Like the last presidential election against President Obama, this one continues to be as much about the cold, hard reality of the issues facing America, as it is about the utterly superficial.
The pink dresses and nail polish that both Ann Romney and Michelle Obama choose to wear, and of course how much both dresses cost makes as much news as the discussions that take place during the debates.
All of the Romney brothers have been repeatedly lampooned on Saturday Night Live as dorky, awkward, robots. Josh Romney has become a very popular meme that has been blasted across the internet. What did Josh do? He sat next to his mother at the Hofstra University debate looking tense and stone faced, which was interpreted somewhere between looking like a serial killer and a Marvel Comics villain.
Welcome to American presidential politics. Most of this stuff is out of the control of the campaign. Unfortunately, the American public seems to waste a lot of energy concentrating on these superficial topics.
As the daughter of the last cycle’s Republican nominee, the superficialities were one of the hardest parts of the entire experience. As far as the mainstream media seems to be concerned no family will ever be “cool” enough when pitted against President Obama and his family, and apparently, especially Mitt Romney’s. It appeared to me that the media went out of its way to paint both my father and Romney as so uncool that they should not have even dared an attempt at running against President Obama.
Should the election be about all of this and who is superficially “cool” enough? Of course not, but unfortunately, some of the election does.
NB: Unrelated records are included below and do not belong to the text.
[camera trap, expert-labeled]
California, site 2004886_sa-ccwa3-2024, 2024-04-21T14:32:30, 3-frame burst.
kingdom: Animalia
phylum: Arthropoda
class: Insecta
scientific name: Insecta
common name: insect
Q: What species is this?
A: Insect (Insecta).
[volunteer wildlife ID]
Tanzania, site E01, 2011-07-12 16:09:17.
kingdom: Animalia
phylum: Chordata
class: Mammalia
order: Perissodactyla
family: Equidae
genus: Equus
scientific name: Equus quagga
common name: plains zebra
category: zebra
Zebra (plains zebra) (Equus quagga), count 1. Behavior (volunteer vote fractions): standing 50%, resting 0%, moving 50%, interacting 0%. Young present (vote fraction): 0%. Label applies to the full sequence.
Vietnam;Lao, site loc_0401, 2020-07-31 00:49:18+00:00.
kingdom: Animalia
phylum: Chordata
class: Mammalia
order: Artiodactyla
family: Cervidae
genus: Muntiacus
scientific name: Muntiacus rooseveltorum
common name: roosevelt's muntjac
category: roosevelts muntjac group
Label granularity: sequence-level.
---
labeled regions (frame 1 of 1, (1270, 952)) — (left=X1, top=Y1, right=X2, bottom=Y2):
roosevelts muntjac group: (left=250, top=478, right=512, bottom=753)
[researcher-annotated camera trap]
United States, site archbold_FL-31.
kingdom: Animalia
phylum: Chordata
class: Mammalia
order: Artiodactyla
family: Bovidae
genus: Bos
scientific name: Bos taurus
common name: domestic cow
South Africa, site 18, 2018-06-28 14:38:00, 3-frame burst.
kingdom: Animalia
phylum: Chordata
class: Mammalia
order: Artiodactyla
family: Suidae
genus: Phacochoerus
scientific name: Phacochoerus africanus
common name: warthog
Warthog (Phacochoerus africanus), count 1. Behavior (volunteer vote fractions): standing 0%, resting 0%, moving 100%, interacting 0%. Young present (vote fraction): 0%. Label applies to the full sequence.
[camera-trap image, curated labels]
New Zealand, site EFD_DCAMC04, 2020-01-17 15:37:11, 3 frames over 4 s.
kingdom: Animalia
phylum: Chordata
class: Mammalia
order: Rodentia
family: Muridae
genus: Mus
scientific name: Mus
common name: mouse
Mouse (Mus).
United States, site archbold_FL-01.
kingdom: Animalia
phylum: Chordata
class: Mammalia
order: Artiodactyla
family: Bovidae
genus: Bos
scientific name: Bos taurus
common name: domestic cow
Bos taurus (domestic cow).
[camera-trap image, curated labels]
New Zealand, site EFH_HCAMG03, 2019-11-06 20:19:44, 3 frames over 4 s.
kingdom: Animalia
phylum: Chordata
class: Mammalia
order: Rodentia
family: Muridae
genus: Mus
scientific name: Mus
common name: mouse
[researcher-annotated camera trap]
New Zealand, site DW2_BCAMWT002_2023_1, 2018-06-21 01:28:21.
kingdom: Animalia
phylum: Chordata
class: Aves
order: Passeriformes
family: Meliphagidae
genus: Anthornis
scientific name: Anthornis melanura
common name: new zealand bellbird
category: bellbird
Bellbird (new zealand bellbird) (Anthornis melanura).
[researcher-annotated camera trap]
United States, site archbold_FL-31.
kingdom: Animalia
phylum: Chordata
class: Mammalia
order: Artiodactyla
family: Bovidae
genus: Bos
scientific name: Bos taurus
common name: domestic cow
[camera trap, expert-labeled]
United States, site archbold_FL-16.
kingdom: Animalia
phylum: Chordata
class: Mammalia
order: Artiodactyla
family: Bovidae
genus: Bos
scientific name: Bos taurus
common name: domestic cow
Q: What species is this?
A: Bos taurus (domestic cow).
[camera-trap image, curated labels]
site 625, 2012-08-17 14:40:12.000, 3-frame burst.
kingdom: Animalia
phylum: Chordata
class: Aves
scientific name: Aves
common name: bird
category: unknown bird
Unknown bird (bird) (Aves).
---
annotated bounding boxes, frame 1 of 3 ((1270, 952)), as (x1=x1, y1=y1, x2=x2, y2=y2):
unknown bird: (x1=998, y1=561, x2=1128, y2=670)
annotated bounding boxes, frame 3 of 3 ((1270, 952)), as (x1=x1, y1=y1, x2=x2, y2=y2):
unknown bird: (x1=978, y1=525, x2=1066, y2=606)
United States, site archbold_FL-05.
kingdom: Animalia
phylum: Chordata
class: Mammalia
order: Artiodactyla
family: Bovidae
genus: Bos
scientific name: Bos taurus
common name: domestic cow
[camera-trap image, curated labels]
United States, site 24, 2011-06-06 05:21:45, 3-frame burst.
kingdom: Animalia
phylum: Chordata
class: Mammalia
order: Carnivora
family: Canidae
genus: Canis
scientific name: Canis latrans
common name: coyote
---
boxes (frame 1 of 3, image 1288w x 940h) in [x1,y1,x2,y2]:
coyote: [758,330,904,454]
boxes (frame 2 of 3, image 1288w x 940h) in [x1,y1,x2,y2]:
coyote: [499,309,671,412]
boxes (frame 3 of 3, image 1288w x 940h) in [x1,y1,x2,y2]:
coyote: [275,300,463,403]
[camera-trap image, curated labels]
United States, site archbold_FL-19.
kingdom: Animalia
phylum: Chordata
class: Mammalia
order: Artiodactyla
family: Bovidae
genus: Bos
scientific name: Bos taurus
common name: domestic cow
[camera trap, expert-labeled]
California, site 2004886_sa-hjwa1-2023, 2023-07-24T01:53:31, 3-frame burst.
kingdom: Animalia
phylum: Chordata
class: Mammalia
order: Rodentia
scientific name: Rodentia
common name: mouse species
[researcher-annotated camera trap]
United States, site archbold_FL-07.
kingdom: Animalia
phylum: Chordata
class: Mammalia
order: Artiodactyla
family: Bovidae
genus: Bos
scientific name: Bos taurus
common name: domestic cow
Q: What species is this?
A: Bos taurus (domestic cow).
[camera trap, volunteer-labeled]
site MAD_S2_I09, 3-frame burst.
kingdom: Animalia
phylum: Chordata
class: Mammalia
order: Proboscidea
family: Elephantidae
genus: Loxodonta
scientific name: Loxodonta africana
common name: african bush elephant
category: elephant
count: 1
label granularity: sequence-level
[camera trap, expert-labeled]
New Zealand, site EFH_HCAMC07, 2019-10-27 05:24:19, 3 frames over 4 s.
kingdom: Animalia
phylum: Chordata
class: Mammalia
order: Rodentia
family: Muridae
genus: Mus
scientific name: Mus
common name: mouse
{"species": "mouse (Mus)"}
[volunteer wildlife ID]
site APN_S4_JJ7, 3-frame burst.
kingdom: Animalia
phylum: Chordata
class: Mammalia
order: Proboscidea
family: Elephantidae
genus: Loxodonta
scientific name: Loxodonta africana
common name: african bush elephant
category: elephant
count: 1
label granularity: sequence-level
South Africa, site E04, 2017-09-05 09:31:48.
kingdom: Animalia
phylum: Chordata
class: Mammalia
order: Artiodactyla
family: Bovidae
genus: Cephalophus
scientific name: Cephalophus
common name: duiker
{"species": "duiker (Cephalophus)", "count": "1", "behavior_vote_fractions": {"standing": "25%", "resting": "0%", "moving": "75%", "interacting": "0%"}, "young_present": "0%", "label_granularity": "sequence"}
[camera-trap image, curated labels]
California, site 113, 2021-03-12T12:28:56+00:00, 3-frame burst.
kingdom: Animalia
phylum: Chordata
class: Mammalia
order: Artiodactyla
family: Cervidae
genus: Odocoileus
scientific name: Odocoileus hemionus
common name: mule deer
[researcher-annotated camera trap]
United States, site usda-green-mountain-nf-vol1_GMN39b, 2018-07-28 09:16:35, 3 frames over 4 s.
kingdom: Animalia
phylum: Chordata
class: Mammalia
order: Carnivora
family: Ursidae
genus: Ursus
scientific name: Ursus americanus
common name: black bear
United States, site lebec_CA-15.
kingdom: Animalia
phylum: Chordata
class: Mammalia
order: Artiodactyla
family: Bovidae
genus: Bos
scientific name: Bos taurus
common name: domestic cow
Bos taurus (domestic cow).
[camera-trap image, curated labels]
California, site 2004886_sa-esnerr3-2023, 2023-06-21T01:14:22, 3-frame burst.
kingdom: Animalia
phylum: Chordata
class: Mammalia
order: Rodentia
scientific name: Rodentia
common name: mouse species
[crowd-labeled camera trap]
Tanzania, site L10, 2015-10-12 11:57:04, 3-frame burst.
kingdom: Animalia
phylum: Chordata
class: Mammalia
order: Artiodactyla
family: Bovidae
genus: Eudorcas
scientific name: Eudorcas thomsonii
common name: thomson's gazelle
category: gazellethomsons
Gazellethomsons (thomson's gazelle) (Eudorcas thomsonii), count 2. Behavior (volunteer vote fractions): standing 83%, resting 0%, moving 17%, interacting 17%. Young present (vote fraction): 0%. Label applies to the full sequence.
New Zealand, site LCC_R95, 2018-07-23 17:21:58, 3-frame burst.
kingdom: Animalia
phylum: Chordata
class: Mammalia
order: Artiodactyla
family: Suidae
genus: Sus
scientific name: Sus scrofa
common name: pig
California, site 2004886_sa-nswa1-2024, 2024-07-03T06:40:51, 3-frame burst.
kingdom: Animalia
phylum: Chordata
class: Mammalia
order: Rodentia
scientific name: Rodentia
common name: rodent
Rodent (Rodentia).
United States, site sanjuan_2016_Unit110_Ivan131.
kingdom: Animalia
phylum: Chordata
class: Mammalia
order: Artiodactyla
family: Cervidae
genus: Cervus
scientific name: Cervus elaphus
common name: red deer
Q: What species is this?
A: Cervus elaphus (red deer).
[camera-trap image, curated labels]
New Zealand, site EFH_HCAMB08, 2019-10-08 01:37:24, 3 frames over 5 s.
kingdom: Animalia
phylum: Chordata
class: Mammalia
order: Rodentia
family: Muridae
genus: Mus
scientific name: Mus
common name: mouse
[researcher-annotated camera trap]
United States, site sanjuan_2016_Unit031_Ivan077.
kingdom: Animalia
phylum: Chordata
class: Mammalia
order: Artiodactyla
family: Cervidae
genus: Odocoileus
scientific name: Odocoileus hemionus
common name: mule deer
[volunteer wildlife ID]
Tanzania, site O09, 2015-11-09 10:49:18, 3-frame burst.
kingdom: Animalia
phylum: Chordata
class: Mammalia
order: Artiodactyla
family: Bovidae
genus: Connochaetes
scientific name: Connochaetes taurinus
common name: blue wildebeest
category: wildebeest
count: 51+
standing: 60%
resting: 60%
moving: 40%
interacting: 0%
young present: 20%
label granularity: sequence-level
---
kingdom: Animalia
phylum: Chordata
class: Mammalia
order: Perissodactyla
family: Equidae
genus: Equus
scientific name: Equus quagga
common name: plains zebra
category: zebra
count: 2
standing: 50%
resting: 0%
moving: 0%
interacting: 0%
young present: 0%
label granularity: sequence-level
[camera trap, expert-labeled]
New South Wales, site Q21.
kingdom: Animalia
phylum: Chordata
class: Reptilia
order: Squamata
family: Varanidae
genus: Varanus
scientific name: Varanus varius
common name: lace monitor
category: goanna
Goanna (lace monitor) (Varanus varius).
It was incredibly frustrating for me to sit back and watch, because so much of the candidate stereotyping was so far off from the father I know and love. It was told to me over and over again, “Meghan, it’s just politics, this is part of the game.” Yet it was always difficult for me and, for the rest of my family, to attempt to separate the two things. It continues to be frustrating to watch the same thing happen to Mitt Romney.